EXERCISE DESCRIPTION — Below are records; reproduce exactly the lines from the one that has "Trois exercices de" through the one that has "Autuori diz que", ends included, and nothing more.

MATERIAL FOR THIS EXERCISE —
------------------------
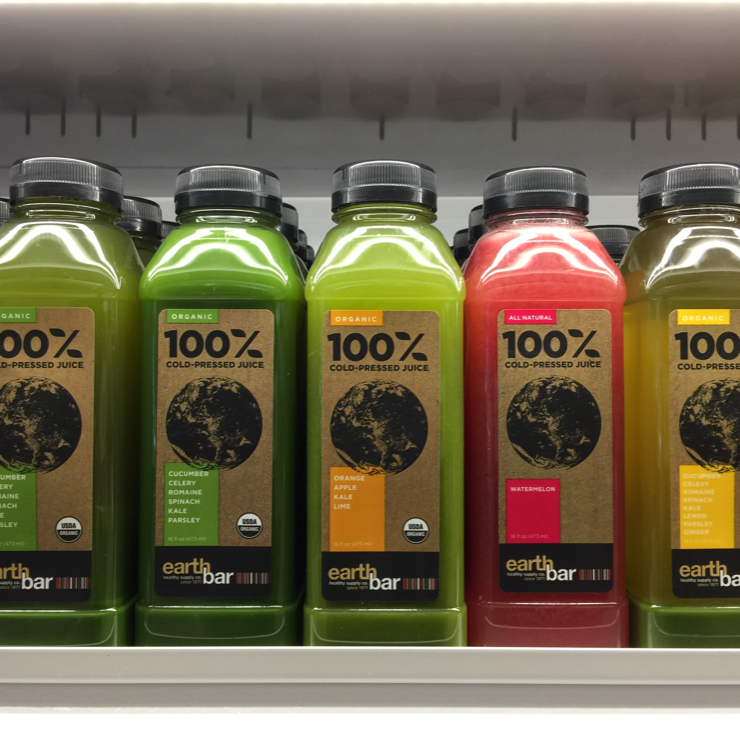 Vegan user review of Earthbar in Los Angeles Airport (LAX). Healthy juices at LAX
------------------------
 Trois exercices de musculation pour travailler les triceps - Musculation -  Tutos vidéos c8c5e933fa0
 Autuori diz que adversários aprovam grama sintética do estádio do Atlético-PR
------------------------
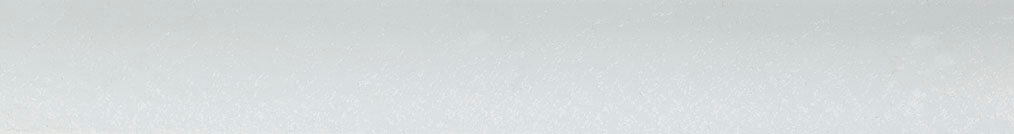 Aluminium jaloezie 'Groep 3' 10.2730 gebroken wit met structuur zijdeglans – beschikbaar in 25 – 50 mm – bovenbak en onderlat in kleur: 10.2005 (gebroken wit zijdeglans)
------------------------
WRITTEN RESPONSE —
 Trois exercices de musculation pour travailler les triceps - Musculation -  Tutos vidéos c8c5e933fa0
 Autuori diz que adversários aprovam grama sintética do estádio do Atlético-PR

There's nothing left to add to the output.